## Request 1
From the passage about Avrupa's exploration projects, list every short name that appears in quotation marks.

-- begin Reading passage --

Over the course of 14 years, Avrupa has brought in partners on its exploration projects that have invested approximately $34.7 million in exploration in addition to funds spent by Avrupa. That exploration has led to two discoveries – one gold deposit in Kosovo and one deposit of polymetallic VMS mineralization in the prolific Iberian Pyrite Belt famous for large copper-zinc deposits in southern Portugal.

While Avrupa has been focused on advancing its exploration projects with funds from partners who can earn an interest in its projects by spending exploration funds thereby reducing dilution for shareholders, the Company completed its own exploration program at the Alvalade property. This resulted in the Company entering into an Earn-in Joint Venture Agreement for the Alvalade project with Minas de Aguas Teñidas, S.A. (“Sandfire MATSA” or “MATSA”) and its wholly-owned subsidiary Sandfire Mineira Portugal, Unipessoal Lda. (“SMP”), formerly Emisurmin Unipessoal Lda. (“EUL”) in November 2019.

-- end Reading passage --
-- begin Information shown --

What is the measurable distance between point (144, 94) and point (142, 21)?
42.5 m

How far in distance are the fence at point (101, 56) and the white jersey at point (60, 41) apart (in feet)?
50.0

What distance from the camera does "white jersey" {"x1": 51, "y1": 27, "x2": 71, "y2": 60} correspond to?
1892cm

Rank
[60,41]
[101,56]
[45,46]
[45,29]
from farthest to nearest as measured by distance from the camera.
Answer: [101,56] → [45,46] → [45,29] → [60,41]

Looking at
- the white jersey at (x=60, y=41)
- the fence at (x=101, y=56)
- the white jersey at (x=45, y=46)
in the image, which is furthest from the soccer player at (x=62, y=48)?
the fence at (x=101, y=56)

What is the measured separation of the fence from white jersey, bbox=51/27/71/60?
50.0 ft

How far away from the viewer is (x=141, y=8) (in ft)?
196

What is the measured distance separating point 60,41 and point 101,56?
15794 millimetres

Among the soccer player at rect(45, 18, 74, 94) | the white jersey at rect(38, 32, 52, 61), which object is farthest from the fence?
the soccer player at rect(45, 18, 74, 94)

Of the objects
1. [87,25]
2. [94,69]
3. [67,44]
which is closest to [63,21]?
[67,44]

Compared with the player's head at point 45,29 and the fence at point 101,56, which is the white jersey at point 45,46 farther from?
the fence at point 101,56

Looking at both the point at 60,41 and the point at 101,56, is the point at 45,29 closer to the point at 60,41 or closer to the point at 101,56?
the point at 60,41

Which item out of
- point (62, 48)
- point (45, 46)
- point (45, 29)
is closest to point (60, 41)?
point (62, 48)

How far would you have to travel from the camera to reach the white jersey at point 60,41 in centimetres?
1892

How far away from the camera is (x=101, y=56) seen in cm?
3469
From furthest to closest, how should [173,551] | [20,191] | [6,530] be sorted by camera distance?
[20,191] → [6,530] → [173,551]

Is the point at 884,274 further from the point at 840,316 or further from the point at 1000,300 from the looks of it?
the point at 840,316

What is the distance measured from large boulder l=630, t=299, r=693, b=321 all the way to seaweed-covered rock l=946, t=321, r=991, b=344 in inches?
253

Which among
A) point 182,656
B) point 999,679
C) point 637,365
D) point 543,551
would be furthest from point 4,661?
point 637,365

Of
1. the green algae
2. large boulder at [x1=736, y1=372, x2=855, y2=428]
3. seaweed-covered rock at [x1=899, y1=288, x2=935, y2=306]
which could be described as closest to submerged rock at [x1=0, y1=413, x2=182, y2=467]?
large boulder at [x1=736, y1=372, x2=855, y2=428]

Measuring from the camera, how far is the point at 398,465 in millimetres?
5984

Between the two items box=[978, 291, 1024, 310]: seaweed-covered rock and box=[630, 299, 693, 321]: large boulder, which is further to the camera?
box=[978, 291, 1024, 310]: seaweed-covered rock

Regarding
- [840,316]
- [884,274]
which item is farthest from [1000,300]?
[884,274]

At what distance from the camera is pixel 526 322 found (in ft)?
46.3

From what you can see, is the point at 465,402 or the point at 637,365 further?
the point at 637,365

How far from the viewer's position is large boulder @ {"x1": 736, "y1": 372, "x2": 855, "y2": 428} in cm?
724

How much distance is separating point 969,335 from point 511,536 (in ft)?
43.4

-- end Information shown --

## Request 2
In the records, substitute "viewer" for "camera" from the line with "How far would" to the line with "[20,191] → [6,530] → [173,551]", and give back only those lines.

## Task result 1
Sandfire MATSA
MATSA
SMP
EUL

## Task result 2
How far would you have to travel from the viewer to reach the white jersey at point 60,41 in centimetres?
1892

How far away from the viewer is (x=101, y=56) seen in cm?
3469
From furthest to closest, how should [173,551] | [20,191] | [6,530] be sorted by viewer distance?
[20,191] → [6,530] → [173,551]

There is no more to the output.